PROBLEM ->
Without including the pictures, copy each line below exactly as it reads.

INPUT DATA ->
»»
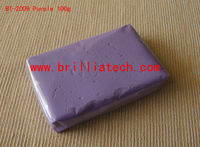 Brilliatech magic clay bar in different size and color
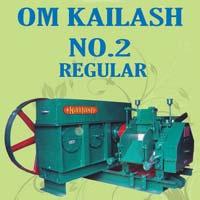 kailash trading co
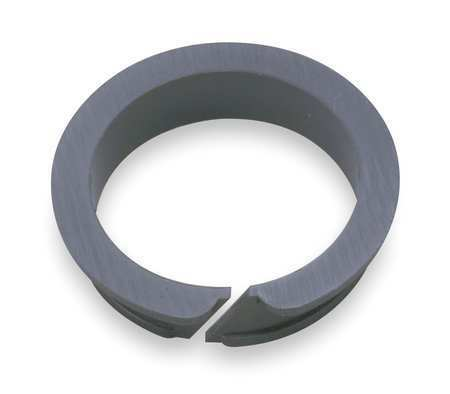 Clip Bearing,Plastic,5//16 ID,PK5 IGUS MCI-05-02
««
ANSWER AREA ->
 Brilliatech magic clay bar in different size and color
 kailash trading co
 Clip Bearing,Plastic,5//16 ID,PK5 IGUS MCI-05-02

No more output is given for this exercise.